= Work to be completed =
Recast every line of the items, from the line containing "pixel 28 14?" through the final line of the items (both included), as a JSON list of strings with one string per line, leaving out blank lines.

= Supplied records =

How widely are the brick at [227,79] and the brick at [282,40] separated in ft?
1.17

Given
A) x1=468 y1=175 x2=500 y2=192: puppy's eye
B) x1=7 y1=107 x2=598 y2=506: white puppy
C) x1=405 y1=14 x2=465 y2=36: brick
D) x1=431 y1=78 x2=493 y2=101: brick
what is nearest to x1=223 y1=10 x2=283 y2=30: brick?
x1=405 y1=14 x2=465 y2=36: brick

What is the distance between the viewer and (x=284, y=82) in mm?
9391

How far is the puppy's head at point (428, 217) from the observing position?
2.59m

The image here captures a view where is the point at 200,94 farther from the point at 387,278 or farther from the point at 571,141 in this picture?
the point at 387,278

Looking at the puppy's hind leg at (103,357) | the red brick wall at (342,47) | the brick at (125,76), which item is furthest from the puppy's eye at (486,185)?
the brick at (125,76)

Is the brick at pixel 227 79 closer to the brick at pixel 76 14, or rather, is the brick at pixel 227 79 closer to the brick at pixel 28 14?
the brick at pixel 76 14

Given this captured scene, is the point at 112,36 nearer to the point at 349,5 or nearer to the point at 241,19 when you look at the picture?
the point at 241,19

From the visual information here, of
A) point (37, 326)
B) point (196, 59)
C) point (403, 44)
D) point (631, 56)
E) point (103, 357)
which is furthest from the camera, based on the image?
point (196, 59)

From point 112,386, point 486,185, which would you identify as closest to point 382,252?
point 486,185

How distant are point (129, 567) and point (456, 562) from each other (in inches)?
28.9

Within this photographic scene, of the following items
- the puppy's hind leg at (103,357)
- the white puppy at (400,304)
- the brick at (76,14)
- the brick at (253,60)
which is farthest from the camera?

= The output =
[
  "Is the brick at pixel 227 79 closer to the brick at pixel 76 14, or rather, is the brick at pixel 227 79 closer to the brick at pixel 28 14?",
  "the brick at pixel 76 14",
  "Given this captured scene, is the point at 112,36 nearer to the point at 349,5 or nearer to the point at 241,19 when you look at the picture?",
  "the point at 241,19",
  "From the visual information here, of",
  "A) point (37, 326)",
  "B) point (196, 59)",
  "C) point (403, 44)",
  "D) point (631, 56)",
  "E) point (103, 357)",
  "which is furthest from the camera, based on the image?",
  "point (196, 59)",
  "From point 112,386, point 486,185, which would you identify as closest to point 382,252?",
  "point 486,185",
  "How distant are point (129, 567) and point (456, 562) from each other (in inches)?",
  "28.9",
  "Within this photographic scene, of the following items",
  "- the puppy's hind leg at (103,357)",
  "- the white puppy at (400,304)",
  "- the brick at (76,14)",
  "- the brick at (253,60)",
  "which is farthest from the camera?"
]